## Given records
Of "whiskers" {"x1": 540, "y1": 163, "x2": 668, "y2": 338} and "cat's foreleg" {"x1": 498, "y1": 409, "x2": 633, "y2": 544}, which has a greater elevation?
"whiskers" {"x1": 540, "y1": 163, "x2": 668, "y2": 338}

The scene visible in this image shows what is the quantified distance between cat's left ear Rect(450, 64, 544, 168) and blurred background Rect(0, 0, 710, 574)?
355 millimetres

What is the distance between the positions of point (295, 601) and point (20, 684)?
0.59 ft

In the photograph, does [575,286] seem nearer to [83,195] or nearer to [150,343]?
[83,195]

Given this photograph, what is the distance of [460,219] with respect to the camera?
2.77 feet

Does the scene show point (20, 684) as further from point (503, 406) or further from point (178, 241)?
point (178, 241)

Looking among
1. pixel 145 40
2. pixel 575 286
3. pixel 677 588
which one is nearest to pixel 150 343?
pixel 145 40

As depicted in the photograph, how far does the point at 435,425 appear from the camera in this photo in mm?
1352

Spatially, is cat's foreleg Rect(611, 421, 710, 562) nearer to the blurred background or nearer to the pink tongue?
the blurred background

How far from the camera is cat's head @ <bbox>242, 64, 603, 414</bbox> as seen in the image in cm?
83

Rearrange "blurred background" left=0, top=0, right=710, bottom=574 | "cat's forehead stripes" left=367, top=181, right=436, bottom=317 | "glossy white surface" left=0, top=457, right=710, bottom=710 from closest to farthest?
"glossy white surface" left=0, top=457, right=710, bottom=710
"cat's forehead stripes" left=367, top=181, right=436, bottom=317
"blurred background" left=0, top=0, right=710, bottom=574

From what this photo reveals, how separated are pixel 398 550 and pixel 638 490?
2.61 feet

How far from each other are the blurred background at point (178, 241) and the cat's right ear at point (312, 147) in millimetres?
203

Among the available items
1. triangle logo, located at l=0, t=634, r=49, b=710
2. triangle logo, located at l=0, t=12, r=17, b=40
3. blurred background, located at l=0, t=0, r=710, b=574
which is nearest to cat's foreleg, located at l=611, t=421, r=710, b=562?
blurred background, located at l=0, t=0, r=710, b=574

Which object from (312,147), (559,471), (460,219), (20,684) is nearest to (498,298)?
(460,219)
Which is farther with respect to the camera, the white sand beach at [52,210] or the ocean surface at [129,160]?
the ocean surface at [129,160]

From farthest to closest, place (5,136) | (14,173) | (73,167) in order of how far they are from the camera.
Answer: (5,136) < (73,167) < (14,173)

## What to do
Reproduce word for word the lines of the records from the one containing "Which object from" through the end of the records, including both the first and the last line.

## Output
Which object from (312,147), (559,471), (460,219), (20,684) is nearest to (498,298)?
(460,219)
Which is farther with respect to the camera, the white sand beach at [52,210] or the ocean surface at [129,160]?
the ocean surface at [129,160]

From farthest to closest, place (5,136) | (14,173) | (73,167) in order of how far they are from the camera.
Answer: (5,136) < (73,167) < (14,173)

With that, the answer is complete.